A recent review paper by Swift states that NSAIDs (Ponstel canadian is a Nonsteroidal Anti-Inflammatory drug) are effective analgesics for postsurgical dental pain and that the adverse effects associated with NSAIDs are rarely seen when used for this purpose. Gastrointestinal toxicity, bleeding, renal toxicity, and potential of allergic reactions were identified as possible risks for the dental pain model. However, Swift did not use an evidence-based approach. An evidence-based approach will be used in this review in order to determine the strength of the information available to prove whether the above claims about NSAIDs are supported with actual evidence.

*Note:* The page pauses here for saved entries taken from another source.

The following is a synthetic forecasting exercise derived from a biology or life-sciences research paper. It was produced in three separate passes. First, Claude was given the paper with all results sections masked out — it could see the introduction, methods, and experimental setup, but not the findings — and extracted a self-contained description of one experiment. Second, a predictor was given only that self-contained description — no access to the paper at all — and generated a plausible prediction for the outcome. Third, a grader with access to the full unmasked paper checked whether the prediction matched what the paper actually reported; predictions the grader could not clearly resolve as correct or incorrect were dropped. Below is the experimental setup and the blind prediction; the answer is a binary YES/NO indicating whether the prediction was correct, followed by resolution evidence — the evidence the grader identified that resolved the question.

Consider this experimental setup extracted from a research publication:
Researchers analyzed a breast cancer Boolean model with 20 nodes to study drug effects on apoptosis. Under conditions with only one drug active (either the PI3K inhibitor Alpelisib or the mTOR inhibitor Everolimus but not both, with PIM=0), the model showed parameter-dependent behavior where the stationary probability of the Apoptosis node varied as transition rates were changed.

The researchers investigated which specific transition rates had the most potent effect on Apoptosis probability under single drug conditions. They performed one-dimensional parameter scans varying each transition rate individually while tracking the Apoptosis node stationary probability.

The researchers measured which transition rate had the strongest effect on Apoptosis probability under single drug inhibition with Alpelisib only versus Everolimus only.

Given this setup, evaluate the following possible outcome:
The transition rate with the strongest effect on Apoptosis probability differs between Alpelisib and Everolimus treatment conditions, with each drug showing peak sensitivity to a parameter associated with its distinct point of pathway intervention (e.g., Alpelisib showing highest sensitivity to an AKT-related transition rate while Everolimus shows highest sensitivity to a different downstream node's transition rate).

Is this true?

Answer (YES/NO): YES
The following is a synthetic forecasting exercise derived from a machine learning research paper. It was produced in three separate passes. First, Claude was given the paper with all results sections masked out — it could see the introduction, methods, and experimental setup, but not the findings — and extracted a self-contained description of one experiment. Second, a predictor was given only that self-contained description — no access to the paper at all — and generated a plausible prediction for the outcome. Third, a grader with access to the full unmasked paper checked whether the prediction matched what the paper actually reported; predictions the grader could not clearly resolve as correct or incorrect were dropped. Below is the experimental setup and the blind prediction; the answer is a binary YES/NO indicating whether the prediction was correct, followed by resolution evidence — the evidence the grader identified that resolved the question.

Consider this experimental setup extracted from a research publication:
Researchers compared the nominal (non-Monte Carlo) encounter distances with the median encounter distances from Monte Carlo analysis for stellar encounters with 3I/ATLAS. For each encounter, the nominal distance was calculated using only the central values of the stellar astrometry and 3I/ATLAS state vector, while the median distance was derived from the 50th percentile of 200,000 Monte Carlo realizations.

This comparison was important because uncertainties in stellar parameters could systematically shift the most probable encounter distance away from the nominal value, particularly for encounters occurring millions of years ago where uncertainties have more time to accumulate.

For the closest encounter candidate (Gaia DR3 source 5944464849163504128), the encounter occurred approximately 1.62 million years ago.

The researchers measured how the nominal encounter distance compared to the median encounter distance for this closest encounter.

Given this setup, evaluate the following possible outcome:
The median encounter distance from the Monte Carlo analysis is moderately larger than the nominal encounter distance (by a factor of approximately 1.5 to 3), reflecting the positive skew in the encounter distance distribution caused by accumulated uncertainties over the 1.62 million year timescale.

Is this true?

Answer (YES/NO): YES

Table 1. Details of Randomized Controlled Trials in the Third Molar Surgical Model

Table 1. Details of Randomize

Table 1. Details of Randomize-2

Table 1. Details of Randomize-3

Table 1. Details of Randomize-4

Table 1. Details of Randomize-5

The evidence for analgesic efficacy and adverse effects of NSAIDs in the dental pain (Naprosyn canadian used to treat dental pain) model will be discussed in relation to the following: (a) choice of NSAIDs, (b) dosage of NSAIDs, (c) routes of administration ofTwenty-six third molar surgical randomized controlled trials (RCTs) with a total of 5742 analyzed patients published between 1986 and 2001 were selected. The inclusion criteria used were randomized allocation to treatment groups, which included the NSAIDs (Relafen tabletes it helps relieve pain and inflammation associated with rheumatoid arthritis and osteoarthritis) and placebo, and a standard outcome measure for pain to allow comparison of results. Analgesic efficacy and adverse effect outcomes were summarized and synthesized qualitatively in these 26 RCTs (Table 1). Of these 26 RCTs, 6 were general anesthesia (GA), 19 were local anesthesia (LA), and 1 was a conscious sedation model. These different types of studies are presented in a smaller summary table (Table 2). When scientific literature in a particular area of the dental surgical model was not available, evidence from other pain models was included when appropriate. Evidence was classified into 3 levels: RCTs (level I); case-control/epidemiologic studies (level II); and incomplete or inconsistent scientific literature (level III).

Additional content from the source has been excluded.